Palo Alto also beat out SF with a startling $3,857 per month price tag. The cheapest rents in the Bay Area, on the other hand, are in Vallejo, which at $1,773 per month is close to the nationwide median.
It’s worth noting that Rent Cafe does not list very many homes in these cities; right now the site hosts 27 Menlo Park homes, and only 32 in Palo Alto, making for small and potentially volatile sample sizes.

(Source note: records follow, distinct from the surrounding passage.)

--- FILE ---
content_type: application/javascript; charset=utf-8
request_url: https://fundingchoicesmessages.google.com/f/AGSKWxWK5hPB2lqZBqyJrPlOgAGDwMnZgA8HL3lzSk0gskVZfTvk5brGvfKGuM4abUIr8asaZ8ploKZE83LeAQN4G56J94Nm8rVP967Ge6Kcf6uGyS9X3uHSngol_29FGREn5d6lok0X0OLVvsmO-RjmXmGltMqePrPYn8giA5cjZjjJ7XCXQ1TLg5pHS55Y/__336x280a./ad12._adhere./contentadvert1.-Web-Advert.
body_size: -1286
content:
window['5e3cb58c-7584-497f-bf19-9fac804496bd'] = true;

But both of those Silicon Valley cities also have more expensive median rents listed with the U.S. Census. In fact, here’s how all 44 of the cited cities compared to one another in gross median rents for 2017 (still the most recent year for which the census has data this particular statistic):
- Cupertino: $2,829
- Foster City: $2,763
- Palo Alto: $2,379
- Dublin: $2,353
- San Ramon: $2,152
- Sunnyvale: $2,147
- Pleasanton: $2,140
- Menlo Park: $2,111
- Pacifica: $2,110
- Mountain View: $2,103
- Milpitas: $2,099
- Santa Clara: $2,096
- San Mateo: $2,041
- Emeryville: $2,038
- Fremont: $2,028
- San Bruno: $1,999
- Larkspur: $1,987
- Redwood City: $1,956
- Campbell: $1,923
- Daly City: $1,899
- Union City: $1,883
- Pleasant Hill: $1,856
- San Jose: $1,822
- Walnut Creek: $1,803
- Livermore: $1,768
- San Rafael: $1,718
- San Francisco: $1,709
- Petaluma: $1,667
- Martinez: $1,626
- Alameda: $1,607
- Hayward: $1,562
- Antioch: $1,562
- Napa: $1,546
- Rohnert Park: $1,539
- Berkeley: $1,523
- Pittsburg: $1,517
- Vacaville: $1,470
- Concord: $1,459
- Fairfield: $1,445
- Santa Rosa: $1,432
- San Leandro: $1,392
- Richmond: $1,329
- Vallejo: $1,301
- Oakland: $1,255
Surprisingly, San Francisco was well below the median of medians in the entire region two years ago. Of course, there’s a big difference between the city’s actual median rent (as seen in the census) and its market median rent (as seen on sites like Rent Cafe).
Even so, the takeaway here is that it’s not implausible that a city like Menlo Park may turn out to be the Bay Area’s priciest renter locale.
As for why San Francisco’s actual rents are low compared to its neighbors and its own market rent prices? It’s hard to say, but it is worth noting that SF is one of only 15 cities in California with rent control—and according to the SF Planning Department, that covers well over half of SF renters.